GaussFormula is a headless spreadsheet engine for JavaScript and TypeScript, designed for business and scientific web applications. It is a fork of HyperFormula with native support for uncertainty through explicit probability distributions such as N(mean, variance), LN(mu, sigma), U(min, max), N.CI(lower, upper[, confidence]), and LN.CI(lower, upper[, confidence]).

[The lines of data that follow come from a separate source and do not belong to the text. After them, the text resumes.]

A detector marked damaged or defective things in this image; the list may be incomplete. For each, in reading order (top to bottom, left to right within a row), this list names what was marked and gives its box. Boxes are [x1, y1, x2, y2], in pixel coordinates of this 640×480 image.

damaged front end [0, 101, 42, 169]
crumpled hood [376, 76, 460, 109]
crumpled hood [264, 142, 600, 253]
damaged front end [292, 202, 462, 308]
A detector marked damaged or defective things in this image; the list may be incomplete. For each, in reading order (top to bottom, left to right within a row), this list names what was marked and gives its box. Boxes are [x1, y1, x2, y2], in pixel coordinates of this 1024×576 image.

GaussFormula is ideal for:

  • Custom spreadsheet-like apps
  • Scientific and engineering tools
  • Business logic builders
  • Educational apps
  • Online calculators

Key Features

  • Function syntax compatible with Microsoft Excel and Google Sheets
  • High-speed parsing and evaluation of spreadsheet formulas
  • ~400 built-in functions
  • Native support for uncertainty: work with explicit probability distributions and propagate uncertainty through sampled calculations
  • Support for custom functions
  • Node.js and browser support
  • Undo/redo, CRUD operations, clipboard, named expressions, data sorting
  • Formula localization (17+ languages)
  • GPLv3 license

Installation

yarn add gaussformula
# or
npm install gaussformula

Usage Example

import { HyperFormula } from 'gaussformula';

// Create a GaussFormula instance
const gf = HyperFormula.buildEmpty({ licenseKey: 'gpl-v3' });

// Add a sheet and enter an explicit uncertainty input
const sheetName = gf.addSheet('Demo');
const sheetId = gf.getSheetId(sheetName);

gf.setCellContents({ sheet: sheetId, row: 0, col: 0 }, [['N.CI(1, 2)', '3', '=A1+B1', '=A1*B1']]);

console.log(gf.getCellValue({ sheet: sheetId, row: 0, col: 2 })); // SampledDistribution
console.log(gf.getCellValue({ sheet: sheetId, row: 0, col: 3 })); // SampledDistribution

What’s Unique: Distribution Support

GaussFormula extends HyperFormula with first-class support for explicit uncertainty inputs. Distribution inputs are parsed, stored, and propagated through arithmetic using Monte Carlo sampling.

Distribution notation

  • N(mean, variance) uses normal-distribution parameters directly.
  • LN(mu, sigma) uses log-space parameters: if X ~ LN(mu, sigma), then ln(X) ~ N(mu, sigma^2). mu and sigma are not the mean and standard deviation of X.
  • Prefer LN.CI(lower, upper[, confidence]) for user-facing lognormal inputs because the bounds are in the original value scale.
  • N.CI(lower, upper[, confidence]) derives a normal distribution from a value-scale confidence interval.
  • U(min, max) represents a uniform range on the original value scale.

Example:

  • A1 -> N.CI(1, 2)
  • =A1 + 3 returns a sampled distribution
  • =A1 * 3 returns a sampled distribution

Technical Notes

GaussFormula represents explicit uncertainty inputs with DistributionNumber and arithmetic outputs with SampledDistribution. Arithmetic over distributions uses Monte Carlo sampling instead of closed-form distribution algebra.


Contributing

Contributions are welcome! Please open issues or pull requests on GitHub.


License

GaussFormula is available under the GPLv3 license.


Acknowledgments

GaussFormula is a fork of the outstanding HyperFormula project by Handsoncode. Huge thanks to the original authors and maintainers for their work on the core spreadsheet engine.